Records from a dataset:

------------------------------

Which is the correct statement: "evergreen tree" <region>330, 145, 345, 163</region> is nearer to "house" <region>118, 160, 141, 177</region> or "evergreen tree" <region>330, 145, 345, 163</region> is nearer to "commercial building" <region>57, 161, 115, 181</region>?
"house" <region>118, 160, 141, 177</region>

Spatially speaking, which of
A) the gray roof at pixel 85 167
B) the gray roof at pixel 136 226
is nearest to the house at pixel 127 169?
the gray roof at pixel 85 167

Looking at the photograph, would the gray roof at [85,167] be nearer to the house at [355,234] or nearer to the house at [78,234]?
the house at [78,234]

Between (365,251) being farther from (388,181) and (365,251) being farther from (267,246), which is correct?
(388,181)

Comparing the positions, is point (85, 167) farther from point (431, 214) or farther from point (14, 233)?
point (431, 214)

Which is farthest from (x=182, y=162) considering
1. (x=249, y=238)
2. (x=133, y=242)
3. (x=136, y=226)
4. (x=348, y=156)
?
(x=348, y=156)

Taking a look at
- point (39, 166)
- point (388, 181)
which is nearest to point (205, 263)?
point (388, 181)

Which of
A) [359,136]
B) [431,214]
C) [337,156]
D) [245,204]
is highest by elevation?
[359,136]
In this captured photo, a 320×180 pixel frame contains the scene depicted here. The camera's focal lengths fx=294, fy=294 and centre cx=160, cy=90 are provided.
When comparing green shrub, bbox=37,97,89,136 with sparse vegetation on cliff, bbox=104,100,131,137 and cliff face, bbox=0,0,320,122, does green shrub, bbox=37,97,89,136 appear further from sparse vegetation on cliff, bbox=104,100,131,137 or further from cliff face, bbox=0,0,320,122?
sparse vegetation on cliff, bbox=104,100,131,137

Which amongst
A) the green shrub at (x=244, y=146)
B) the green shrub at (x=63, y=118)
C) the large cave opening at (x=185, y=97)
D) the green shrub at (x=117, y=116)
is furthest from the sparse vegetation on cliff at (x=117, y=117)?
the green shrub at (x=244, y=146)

------------------------------

§ **Exercise instructions**
Report how many lines of the records contain the string "gray", counting case, and give only the number.

§ **Output for this task**
4